Russia’s hybrid warfare in the media

The culprits might aim to influence public opinion before the 2017 election through the release of captured classified information from internal party servers. Moreover, among others also the French television network TV5Monde and the Ukrainian power grid, as well as Ukrainian election system, have been targeted. But also Russia reports its government has been hit by cyber attacks. 

The German Federal Office for the Protection of the Constitution (Bundesamt für Verfassungsschutz, BfV) sees both the risk of espionage and sabotage in the cyber attacks. “Cyberspace is a site of hybrid warfare”, confirms the head of the BfV, Hans-Georg Maaßen. 

Also Flemming Hansen from the Danish Institute of International Studies confirms this in his presentation “Russian Hybrid Warfare”, held at SDU last Thursday (Nov 10).
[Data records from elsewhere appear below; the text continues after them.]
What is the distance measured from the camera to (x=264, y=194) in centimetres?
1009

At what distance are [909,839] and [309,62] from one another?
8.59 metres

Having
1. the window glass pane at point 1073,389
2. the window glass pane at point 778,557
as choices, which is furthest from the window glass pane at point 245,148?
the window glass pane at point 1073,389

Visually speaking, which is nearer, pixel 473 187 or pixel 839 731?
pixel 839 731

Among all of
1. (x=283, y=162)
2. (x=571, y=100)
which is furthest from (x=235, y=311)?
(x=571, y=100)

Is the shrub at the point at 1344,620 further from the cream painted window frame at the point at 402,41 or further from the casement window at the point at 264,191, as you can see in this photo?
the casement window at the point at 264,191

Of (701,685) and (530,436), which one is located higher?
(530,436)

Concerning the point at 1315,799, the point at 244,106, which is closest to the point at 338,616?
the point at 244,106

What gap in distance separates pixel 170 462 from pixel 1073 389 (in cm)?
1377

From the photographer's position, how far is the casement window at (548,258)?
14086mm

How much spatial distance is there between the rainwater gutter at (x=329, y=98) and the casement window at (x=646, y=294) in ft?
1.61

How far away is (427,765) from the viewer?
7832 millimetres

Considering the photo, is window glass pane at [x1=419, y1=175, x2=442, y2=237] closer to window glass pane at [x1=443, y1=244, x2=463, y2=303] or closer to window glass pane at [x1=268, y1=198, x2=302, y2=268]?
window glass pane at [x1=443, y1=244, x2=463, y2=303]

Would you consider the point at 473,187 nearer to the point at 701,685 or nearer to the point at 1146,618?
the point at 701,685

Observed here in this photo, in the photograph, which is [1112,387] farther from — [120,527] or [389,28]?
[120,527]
In the context of the Ukraine crises, he agrees that these cyber attacks and meddling attempts fall under wider Russian ‘hybrid’ or ‘ambiguous warfare’.

 A warfare warrant

Characterized by the fact that one cannot be sure whether the situation is war or not and it is not clear where the attacks are coming from, this form of undeclared warfare gives an unprecedented role to information technologies.

 While one might reasonably argue that this form of cyber attacks does not amount to actual warfare, the increasing number of incidents and their potential effect, as well as integration with more traditional means of warfare warrant a closer look. With the constant cover of plausible deniability, the appeal of cyber attacks is clear and it is difficult to prevent them from happening. Right now, it seems cyber security is the biggest game in town.